Wikipedia doesn't even inclued versions older than that in the versions that it lists, and 2.0 was released in 1993. Really, the question should be whether we include support for stuff newer than that, not whether we support anything older.
 * Support for other compression methods? Maybe bzip2 and LZMA
 would be nice.
 All other methods look history to me.
That could be useful, but we'd like to avoid having Phobos depend on any more external libraries (having curl has caused us enough problems already), so we'd need implementations for them inside of Phobos. It also wouldn't be ISO compatible, so if we decided that that's what we were targeting, then it would not be appropriate.
 * Support for encryption? I'm not sure about legal issues here.
 Looks like
 PKWARE has some copyrights here. Therefore I'd skip encryption.
 In general I
 personally think, that it's better to use a separate encryption
 program,
 instead of using encryption mechanisms inside of a fixed format.
 Sooner or
 later a fixed format will produce security issues.
I'd suggest skipping it at this point.
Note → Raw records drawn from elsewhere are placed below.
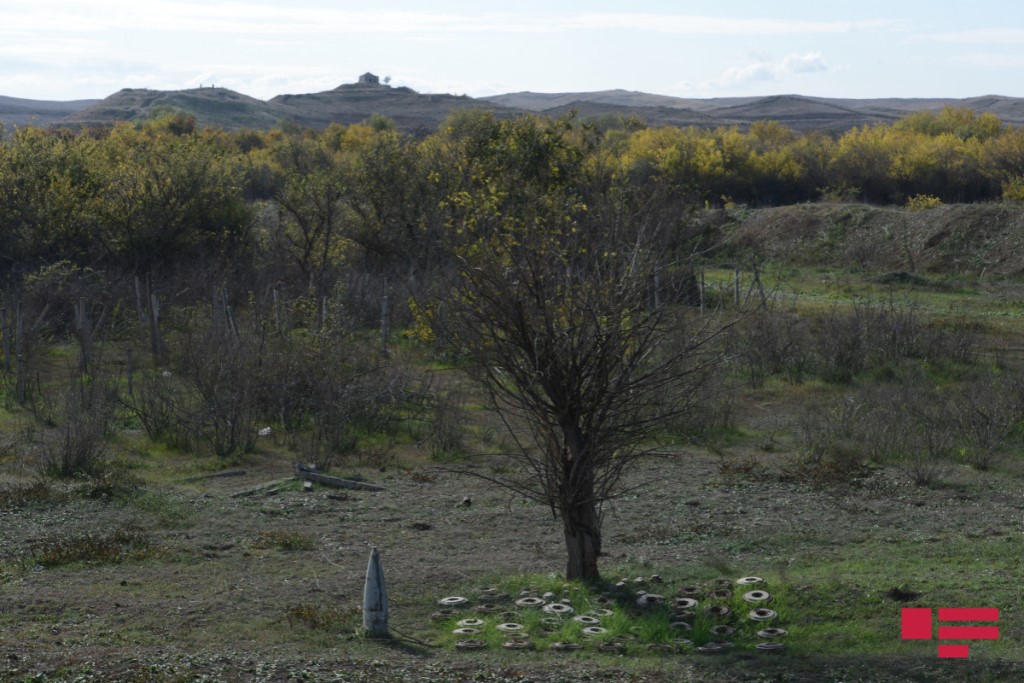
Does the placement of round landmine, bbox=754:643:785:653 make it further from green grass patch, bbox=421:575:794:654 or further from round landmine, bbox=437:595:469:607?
round landmine, bbox=437:595:469:607

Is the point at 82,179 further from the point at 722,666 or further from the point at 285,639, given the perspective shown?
the point at 722,666

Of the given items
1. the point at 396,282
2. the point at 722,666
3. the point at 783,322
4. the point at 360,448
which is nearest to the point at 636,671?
the point at 722,666

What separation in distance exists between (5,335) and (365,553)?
39.3 feet

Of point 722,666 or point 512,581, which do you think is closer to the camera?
point 722,666

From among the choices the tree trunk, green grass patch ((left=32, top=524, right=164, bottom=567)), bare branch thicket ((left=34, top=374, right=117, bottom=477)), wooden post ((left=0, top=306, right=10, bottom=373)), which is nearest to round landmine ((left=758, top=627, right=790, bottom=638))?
the tree trunk

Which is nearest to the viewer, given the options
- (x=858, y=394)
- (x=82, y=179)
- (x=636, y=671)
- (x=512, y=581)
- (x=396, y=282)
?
(x=636, y=671)

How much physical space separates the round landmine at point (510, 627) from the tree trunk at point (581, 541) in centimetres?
105

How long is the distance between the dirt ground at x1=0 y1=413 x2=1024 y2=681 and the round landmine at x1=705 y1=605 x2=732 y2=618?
0.89 m

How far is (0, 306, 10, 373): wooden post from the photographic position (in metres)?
18.9

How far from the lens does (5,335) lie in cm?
1938

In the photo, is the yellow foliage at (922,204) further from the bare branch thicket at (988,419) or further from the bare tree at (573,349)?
the bare tree at (573,349)

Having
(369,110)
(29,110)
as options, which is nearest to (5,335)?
(369,110)

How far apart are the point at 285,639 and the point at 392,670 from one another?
113 centimetres

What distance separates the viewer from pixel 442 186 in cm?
2753
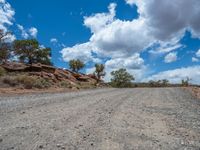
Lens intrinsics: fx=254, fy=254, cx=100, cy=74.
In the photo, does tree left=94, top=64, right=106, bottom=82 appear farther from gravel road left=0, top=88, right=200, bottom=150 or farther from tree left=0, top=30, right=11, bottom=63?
gravel road left=0, top=88, right=200, bottom=150

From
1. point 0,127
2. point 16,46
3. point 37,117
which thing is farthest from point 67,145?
point 16,46

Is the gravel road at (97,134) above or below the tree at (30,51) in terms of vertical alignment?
below

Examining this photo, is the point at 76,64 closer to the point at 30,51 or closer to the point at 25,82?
the point at 30,51

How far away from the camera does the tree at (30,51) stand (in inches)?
2237

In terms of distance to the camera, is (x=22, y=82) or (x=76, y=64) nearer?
(x=22, y=82)

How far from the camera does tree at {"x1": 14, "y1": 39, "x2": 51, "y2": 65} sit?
56812 mm

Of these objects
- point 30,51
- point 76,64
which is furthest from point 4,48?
point 76,64

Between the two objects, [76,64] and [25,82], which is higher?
[76,64]

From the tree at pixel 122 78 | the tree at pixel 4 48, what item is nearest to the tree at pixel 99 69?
the tree at pixel 122 78

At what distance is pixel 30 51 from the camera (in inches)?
2329

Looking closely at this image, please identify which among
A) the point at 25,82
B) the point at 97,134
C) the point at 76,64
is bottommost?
the point at 97,134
If nothing else, doing it correctly will likely require external libraries. It would be better for such a solution to exist on code.dlang.org rather than be part of Phobos. It's also explicitly banned by the ISO standard.
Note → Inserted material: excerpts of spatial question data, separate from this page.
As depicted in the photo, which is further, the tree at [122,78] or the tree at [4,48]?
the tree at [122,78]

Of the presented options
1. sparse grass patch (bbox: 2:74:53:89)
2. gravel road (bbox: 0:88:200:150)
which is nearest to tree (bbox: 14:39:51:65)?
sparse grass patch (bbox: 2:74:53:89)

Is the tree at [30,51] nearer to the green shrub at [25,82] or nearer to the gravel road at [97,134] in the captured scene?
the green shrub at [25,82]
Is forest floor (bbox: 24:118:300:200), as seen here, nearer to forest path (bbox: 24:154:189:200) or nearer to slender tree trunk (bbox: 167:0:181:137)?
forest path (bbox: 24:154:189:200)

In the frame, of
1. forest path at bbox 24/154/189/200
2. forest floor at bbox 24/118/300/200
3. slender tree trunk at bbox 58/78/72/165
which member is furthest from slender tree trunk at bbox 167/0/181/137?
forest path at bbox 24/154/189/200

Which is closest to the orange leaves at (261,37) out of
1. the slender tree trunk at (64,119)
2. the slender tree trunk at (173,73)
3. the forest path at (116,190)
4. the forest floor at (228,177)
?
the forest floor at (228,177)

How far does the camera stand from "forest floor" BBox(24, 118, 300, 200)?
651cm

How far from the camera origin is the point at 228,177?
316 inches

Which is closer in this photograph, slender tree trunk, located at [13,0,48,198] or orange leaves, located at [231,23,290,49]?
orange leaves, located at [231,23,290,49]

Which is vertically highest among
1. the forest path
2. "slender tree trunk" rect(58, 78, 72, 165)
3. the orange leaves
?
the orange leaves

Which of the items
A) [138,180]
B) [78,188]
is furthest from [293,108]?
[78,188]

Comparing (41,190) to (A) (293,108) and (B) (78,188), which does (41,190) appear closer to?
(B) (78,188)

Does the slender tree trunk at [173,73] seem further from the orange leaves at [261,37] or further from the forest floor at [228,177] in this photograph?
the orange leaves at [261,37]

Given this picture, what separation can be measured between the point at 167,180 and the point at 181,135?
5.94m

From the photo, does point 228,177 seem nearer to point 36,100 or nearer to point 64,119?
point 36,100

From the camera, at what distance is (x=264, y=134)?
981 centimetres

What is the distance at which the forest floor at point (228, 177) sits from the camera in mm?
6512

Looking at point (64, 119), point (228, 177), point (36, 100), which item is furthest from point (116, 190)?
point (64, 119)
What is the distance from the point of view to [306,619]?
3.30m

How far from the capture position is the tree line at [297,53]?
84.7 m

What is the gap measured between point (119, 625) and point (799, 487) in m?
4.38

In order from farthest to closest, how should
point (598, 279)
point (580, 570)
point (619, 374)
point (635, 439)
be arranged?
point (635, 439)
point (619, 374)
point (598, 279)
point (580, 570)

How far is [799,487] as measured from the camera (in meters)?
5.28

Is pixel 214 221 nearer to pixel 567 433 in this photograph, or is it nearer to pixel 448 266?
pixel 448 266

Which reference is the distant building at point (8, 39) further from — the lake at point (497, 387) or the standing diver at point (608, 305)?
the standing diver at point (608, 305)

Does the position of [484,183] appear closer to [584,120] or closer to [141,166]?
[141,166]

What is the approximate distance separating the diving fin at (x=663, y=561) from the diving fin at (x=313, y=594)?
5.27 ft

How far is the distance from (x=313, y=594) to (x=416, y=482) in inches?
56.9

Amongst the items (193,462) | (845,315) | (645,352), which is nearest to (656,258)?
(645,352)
 * Files larger than 4GB? I see no reason, why we should block
 them. All it
 would probably need is to move from uint to ulong.
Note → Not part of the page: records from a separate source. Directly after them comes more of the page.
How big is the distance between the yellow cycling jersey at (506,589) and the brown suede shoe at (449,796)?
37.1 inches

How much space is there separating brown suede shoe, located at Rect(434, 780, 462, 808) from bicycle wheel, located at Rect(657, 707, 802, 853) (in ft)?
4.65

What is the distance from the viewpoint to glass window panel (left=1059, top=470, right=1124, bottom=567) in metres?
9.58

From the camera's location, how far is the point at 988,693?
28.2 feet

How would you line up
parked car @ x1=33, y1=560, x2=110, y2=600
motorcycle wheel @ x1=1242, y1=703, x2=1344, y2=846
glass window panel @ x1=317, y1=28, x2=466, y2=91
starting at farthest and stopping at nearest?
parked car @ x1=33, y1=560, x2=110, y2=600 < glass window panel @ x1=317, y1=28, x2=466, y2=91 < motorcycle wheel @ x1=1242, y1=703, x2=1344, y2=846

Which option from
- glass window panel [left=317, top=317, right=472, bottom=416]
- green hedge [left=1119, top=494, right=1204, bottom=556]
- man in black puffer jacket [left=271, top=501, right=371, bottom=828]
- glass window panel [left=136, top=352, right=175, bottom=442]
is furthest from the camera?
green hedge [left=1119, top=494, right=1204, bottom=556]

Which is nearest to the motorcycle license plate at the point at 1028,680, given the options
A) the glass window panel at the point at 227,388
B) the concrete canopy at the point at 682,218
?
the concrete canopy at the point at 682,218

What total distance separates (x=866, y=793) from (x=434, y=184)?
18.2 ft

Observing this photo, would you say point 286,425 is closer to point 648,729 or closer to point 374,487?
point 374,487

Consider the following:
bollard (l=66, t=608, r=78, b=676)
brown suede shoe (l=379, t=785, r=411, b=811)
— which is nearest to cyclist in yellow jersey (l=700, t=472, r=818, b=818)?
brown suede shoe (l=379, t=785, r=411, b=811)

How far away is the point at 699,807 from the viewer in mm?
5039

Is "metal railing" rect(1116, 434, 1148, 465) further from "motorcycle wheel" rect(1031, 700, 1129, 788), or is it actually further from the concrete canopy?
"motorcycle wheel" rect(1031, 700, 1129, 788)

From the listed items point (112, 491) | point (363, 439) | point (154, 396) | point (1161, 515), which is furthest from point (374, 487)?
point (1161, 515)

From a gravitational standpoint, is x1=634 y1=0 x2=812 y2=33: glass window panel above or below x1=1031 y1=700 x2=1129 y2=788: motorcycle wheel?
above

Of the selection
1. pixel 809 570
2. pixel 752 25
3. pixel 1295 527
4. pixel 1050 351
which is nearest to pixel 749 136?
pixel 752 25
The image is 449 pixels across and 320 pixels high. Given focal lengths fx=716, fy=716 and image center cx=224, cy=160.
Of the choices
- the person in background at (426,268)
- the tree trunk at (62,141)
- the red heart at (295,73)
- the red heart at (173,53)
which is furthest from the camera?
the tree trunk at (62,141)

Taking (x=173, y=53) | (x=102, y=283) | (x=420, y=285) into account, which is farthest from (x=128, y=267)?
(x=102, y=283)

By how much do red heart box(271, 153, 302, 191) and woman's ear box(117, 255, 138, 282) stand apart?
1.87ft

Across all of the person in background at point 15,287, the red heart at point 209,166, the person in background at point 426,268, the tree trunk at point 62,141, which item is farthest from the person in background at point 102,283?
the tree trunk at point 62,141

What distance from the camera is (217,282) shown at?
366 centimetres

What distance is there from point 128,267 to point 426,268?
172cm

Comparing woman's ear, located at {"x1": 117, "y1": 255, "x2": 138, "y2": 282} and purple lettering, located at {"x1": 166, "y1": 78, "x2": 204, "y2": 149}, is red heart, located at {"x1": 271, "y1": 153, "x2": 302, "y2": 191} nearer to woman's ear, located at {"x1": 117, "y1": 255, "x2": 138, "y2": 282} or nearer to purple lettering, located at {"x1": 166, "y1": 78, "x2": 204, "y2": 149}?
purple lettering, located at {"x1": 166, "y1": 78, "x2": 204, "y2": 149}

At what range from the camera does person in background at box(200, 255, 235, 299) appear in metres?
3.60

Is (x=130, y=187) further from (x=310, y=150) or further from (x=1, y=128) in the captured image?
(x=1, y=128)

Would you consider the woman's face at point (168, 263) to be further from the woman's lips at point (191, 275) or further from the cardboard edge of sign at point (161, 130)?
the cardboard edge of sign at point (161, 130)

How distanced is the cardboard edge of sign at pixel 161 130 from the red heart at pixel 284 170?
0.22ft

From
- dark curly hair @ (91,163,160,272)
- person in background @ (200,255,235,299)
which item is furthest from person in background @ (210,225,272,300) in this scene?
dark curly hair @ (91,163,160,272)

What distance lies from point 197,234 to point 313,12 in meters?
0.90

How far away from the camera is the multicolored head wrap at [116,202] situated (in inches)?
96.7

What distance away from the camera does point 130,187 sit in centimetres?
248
From what little I understand, that would involve being zip64 rather than
normal zip, which would involve more than simply going from uint to ulong, and non-zip64 files do not support larger than 4 GiB. So, while adding support for larger files wouldn't necessarily be a problem, it needs to be done in a way that's standards compatible and without requiring that zip files be zip64 if they don't need to be.
 Concerning the order of all these points, I'd roughly go from top
 to bottom.

 What do you think? Is all of this worth it? Or should part of it
 be removed?
 Do you have other stuff, that you would like to see here?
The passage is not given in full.